(Records from a dataset)
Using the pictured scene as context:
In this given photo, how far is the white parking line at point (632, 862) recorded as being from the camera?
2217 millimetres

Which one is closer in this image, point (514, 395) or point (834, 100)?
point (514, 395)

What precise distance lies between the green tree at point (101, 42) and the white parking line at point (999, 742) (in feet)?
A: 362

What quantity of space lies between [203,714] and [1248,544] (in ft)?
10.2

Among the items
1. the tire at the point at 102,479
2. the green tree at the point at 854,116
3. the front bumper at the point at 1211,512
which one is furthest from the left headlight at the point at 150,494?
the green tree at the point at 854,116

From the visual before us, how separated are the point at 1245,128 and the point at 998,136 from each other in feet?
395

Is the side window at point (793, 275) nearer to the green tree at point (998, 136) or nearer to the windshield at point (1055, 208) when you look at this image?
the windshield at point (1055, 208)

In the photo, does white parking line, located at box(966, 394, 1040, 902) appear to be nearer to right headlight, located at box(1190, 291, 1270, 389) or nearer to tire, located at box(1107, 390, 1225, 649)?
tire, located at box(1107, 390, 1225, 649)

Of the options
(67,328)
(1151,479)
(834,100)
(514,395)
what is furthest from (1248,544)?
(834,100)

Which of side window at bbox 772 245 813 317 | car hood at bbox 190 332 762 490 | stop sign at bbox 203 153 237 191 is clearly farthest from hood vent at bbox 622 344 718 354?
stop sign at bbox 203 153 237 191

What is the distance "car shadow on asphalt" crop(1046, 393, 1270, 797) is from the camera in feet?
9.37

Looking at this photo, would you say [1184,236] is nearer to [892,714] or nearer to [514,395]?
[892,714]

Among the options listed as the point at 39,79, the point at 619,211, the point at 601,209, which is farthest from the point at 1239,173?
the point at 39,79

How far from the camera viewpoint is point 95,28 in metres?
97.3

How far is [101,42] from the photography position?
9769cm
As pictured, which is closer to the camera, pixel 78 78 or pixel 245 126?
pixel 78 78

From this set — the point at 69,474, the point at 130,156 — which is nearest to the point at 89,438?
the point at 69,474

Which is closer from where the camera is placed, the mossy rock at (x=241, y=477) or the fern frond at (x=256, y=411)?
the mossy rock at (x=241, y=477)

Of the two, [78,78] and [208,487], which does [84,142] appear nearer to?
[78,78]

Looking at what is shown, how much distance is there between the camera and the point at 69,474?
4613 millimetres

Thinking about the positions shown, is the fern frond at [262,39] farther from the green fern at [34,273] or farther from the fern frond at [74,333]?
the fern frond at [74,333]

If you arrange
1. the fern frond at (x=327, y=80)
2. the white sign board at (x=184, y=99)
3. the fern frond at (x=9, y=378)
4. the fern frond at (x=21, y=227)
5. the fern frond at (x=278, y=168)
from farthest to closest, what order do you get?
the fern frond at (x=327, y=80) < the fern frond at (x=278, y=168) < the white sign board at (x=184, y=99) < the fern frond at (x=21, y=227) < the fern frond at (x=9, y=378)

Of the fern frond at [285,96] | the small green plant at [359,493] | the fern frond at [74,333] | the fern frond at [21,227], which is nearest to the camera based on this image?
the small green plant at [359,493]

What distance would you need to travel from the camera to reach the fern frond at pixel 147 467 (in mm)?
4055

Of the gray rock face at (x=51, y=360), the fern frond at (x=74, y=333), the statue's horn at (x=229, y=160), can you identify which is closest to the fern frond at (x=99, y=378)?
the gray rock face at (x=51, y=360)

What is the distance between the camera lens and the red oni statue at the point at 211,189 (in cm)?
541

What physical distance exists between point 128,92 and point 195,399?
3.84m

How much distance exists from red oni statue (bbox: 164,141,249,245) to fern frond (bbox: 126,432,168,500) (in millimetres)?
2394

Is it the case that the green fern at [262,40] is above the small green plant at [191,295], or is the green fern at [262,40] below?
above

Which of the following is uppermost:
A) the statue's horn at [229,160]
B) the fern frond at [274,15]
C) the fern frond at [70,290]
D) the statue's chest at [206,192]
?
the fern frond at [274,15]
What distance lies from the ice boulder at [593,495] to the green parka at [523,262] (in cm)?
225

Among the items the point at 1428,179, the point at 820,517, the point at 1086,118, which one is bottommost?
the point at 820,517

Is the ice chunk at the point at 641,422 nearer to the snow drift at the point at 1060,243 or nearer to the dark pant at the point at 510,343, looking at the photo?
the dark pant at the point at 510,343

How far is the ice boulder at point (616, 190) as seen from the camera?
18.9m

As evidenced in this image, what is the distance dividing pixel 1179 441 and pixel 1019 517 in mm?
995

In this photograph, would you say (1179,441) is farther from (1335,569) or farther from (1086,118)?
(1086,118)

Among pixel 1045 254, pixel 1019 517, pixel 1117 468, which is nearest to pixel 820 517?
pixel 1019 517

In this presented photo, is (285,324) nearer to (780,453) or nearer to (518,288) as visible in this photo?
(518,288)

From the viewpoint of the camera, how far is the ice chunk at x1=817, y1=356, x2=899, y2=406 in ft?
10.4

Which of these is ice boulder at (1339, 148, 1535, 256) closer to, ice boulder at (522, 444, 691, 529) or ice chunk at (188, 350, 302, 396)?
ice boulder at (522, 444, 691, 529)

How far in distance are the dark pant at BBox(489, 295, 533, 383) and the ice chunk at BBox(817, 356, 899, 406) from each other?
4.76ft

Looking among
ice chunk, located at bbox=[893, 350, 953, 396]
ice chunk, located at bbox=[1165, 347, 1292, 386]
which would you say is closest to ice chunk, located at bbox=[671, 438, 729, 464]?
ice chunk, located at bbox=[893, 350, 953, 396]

▶ **YOUR TASK**: Retype, exactly and only, the lines running from the one with "How far is the ice boulder" through the final line of the listing above.

▶ **RESPONSE TO THE TASK**:
How far is the ice boulder at point (616, 190) as seen from the camera?
18.9m

As evidenced in this image, what is the distance dividing pixel 1179 441 and pixel 1019 517 in mm?
995

In this photograph, would you say (1179,441) is farther from (1335,569) or farther from (1086,118)?
(1086,118)

Among pixel 1045 254, pixel 1019 517, pixel 1117 468, which is nearest to pixel 820 517?
pixel 1019 517

In this presented photo, is (285,324) nearer to (780,453) or nearer to (518,288) as visible in this photo?
(518,288)

From the viewpoint of the camera, how far is the ice chunk at x1=817, y1=356, x2=899, y2=406 in ft?
10.4

Which of these is ice boulder at (1339, 148, 1535, 256) closer to, ice boulder at (522, 444, 691, 529) or ice chunk at (188, 350, 302, 396)?
ice boulder at (522, 444, 691, 529)

How far in distance are the dark pant at BBox(489, 295, 533, 383) and the ice chunk at BBox(817, 356, 899, 406) from each other?
4.76ft

Looking among
ice chunk, located at bbox=[893, 350, 953, 396]
ice chunk, located at bbox=[1165, 347, 1292, 386]
which would you say is closest to ice chunk, located at bbox=[671, 438, 729, 464]?
ice chunk, located at bbox=[893, 350, 953, 396]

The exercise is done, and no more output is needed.